*Written request A*.
Answer these questions about the email thread on CALEA compliance:
(i) What router model did Warren Bailey's setup use with the lawful intercept MIB?
(ii) Which company's firewalls does Joshua Goldbard want to try in the lab?
(iii) Where does Ben Bartsch say he will see everyone in June?
*Written request B*.
Continue the email thread on CALEA compliance after its last line.

-- START Selected passage --

What are y'all doing for CALEA compliance?

Ben Bartsch uwcableguy at gmail.com
Fri Mar 15 19:21:03 UTC 2013


Thanks to everyone who replied on and off list today.  I found a wide range
of opinions on CALEA.  I did have one person give me a very specific
example of a vendor that can ensure compliance, which is really what I was
after.

See y'all on Bourbon Street in June!

-ben

On Fri, Mar 15, 2013 at 10:36 AM, Warren Bailey <
wbailey at satelliteintelligencegroup.com> wrote:

> Seemed legit to me. I'm a satellite guy, so the Palo Alto gear was really
> for me to look at the traffic profiles. They did a killer job classifying
> traffic though, and I guess they update the rules every couple days?
>
>
> From my Android phone on T-Mobile. The first nationwide 4G network.
>
>
>
> -------- Original message --------
> From: Joshua Goldbard <j at 2600hz.com>
> Date: 03/15/2013 8:33 AM (GMT-08:00)
> To: Warren Bailey <wbailey at satelliteintelligencegroup.com>
> Cc: Christopher Morrow <morrowc.lists at gmail.com>,NANOG <nanog at nanog.org>
> Subject: Re: What are y'all doing for CALEA compliance?
>
>
> God I want one of those PA firewalls just to play with in the lab. I can't
> justify the expense, but as far as firewalls go they're gorgeous. From the
> chassis to the UI, PA is just doing it right.
>
> If anyone has a different experience, I'd love to hear it.
>
> Sent from my iPad
>
> On Mar 15, 2013, at 8:29 AM, "Warren Bailey" <
> wbailey at satelliteintelligencegroup.com<mailto:
> wbailey at satelliteintelligencegroup.com>> wrote:
>
> We used 7206vxr with the lawful intercept mib, and some DPI jazz from Palo
> Alto. Worked okay, never did have to execute a warrant or anything.

-- END Selected passage --
-- START Dataset excerpts --

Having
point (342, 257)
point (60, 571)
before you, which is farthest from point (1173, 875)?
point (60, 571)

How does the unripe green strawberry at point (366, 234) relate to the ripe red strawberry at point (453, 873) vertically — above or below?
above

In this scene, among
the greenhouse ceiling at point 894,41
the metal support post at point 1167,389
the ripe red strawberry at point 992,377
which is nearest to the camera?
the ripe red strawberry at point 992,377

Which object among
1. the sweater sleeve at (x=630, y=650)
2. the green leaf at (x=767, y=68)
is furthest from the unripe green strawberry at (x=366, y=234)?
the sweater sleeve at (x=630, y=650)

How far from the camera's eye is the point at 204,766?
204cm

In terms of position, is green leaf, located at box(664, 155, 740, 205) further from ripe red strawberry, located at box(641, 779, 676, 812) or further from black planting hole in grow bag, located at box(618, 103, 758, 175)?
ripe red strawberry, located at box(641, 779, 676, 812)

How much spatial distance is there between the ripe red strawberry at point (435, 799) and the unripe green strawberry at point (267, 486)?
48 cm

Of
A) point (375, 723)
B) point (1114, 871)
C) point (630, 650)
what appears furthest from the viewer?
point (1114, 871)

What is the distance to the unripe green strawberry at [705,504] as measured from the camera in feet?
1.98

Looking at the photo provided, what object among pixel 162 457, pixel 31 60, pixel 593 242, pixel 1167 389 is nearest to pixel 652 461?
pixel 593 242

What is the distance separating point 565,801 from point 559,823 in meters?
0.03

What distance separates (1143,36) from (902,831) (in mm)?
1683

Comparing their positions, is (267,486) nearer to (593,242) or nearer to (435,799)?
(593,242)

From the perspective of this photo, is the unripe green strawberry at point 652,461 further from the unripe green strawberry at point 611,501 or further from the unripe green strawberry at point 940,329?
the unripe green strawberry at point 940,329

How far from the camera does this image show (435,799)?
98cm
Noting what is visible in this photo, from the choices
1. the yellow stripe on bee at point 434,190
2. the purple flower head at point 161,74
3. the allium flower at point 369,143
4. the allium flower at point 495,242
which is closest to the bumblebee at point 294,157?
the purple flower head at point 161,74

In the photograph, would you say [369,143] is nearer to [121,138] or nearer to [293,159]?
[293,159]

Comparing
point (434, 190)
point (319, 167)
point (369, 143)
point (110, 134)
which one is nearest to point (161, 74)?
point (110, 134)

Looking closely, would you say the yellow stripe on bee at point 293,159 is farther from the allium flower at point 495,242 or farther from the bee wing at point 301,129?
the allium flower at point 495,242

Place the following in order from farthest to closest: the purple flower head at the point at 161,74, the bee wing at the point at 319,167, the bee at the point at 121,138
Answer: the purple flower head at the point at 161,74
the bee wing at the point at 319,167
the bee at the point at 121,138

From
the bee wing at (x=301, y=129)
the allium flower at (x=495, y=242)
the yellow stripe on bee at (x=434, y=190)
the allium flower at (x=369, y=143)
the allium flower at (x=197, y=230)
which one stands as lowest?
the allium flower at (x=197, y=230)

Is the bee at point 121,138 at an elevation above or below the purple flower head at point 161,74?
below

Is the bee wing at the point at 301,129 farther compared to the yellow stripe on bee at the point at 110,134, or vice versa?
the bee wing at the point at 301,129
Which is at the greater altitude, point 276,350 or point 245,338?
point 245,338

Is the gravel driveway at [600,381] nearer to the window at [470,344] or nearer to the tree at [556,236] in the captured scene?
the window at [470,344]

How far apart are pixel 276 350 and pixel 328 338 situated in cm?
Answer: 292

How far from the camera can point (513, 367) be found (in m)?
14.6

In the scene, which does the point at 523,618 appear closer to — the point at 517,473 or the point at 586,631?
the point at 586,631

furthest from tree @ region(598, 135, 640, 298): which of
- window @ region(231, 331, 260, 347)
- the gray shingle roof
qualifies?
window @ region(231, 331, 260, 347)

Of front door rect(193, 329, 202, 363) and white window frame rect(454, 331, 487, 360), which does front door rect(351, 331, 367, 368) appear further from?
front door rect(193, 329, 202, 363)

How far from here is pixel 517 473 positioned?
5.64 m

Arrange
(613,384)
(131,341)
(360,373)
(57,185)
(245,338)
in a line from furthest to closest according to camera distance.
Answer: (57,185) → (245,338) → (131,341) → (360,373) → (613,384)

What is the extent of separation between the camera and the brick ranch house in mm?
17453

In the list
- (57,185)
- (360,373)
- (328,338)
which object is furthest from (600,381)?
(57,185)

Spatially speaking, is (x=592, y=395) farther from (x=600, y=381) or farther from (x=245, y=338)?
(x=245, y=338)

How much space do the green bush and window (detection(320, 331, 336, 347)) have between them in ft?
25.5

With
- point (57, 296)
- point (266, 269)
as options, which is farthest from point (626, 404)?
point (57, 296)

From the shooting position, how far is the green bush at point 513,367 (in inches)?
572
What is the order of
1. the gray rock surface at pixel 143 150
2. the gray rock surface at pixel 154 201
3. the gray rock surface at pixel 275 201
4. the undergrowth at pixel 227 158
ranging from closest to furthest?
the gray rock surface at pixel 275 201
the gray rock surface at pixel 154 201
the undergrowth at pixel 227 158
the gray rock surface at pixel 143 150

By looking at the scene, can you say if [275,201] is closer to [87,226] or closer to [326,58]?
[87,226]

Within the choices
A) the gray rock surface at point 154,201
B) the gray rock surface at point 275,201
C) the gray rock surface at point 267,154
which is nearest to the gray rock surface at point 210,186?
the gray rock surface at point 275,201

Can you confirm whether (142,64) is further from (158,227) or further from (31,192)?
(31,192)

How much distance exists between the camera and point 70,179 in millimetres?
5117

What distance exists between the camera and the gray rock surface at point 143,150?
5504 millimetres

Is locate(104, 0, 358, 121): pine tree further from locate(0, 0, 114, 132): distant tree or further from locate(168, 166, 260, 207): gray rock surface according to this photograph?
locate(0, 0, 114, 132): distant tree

-- END Dataset excerpts --

*Expected output A*.
(i) The 7206vxr
(ii) Palo Alto (PA)
(iii) Bourbon Street

*Expected output B*.
>
>
> From my Android phone on T-Mobile. The first nationwide 4G network.
>
>
>
> -------- Original message --------
> From: Joshua Goldbard <j at 2600hz.com<mailto:j at 2600hz.com>>
> Date: 03/15/2013 8:25 AM (GMT-08:00)
> To: Christopher Morrow <morrowc.lists at gmail.com<mailto:
> morrowc.lists at gmail.com>>
> Cc: NANOG <nanog at nanog.org<mailto:nanog at nanog.org>>
> Subject: Re: What are y'all doing for CALEA compliance?
>
>
> I am not a lawyer, this is not legal advice. If you make decisions about
> what you should be doing in your business based solely on emails from
> strangers you won't do well. Get a second opinion from a lawyer.
>
> This comes up about once every 6 months on the voice ops mailing list. If
> you are a CLEC and you are not CALEA compliant, you are in for a world of
> hurt.
>
> If you're a non-facilities based reseller this is open for interpretation,
> but many folks believe that if you don't have gear inside the carrier pops,
> you aren't subject to CALEA. In practice, who is and who isn't effected by
> CALEA is directly proportional to the number of CALEA requests to your
> network (ergo, if you don't have any CALEA requests no one cares if you're
> out of compliance).
>
> That being said, there are further problems underfoot. CALEA does not
> specify what technologies should be used when presenting the data to law
> enforcement, I forget the exact wording but its something like "a
> reasonable format". CDRs are not sufficient as CALEA requires the ability
> to tap sessions, but in the past we've seen most legal requests placated
> with an excel sheet.
>
> As far as monitoring your connection, if your 10gig is coming in over
> fiber you should just buy a vampire tap and be done with it.
>
> I hope this helps, but CALEA is inherently messy.
>
> Cheers,
> Joshua
>
> Sent from my iPad
>
> On Mar 15, 2013, at 8:07 AM, "Christopher Morrow" <morrowc.lists at gmail.com
> <mailto:morrowc.lists at gmail.com>> wrote:
>
> > On Fri, Mar 15, 2013 at 9:38 AM, Ben Bartsch <uwcableguy at gmail.com
> <mailto:uwcableguy at gmail.com>> wrote:
> >> What are you RENs out there doing for CALEA compliance?  Is there
> actually
> >
> > being happy we solved it 6 yrs ago?
> >
> >> any teeth to the law?  Our systems guys have tried a product called
> 'Open
> >
> > teeth as in the 100k/day fine?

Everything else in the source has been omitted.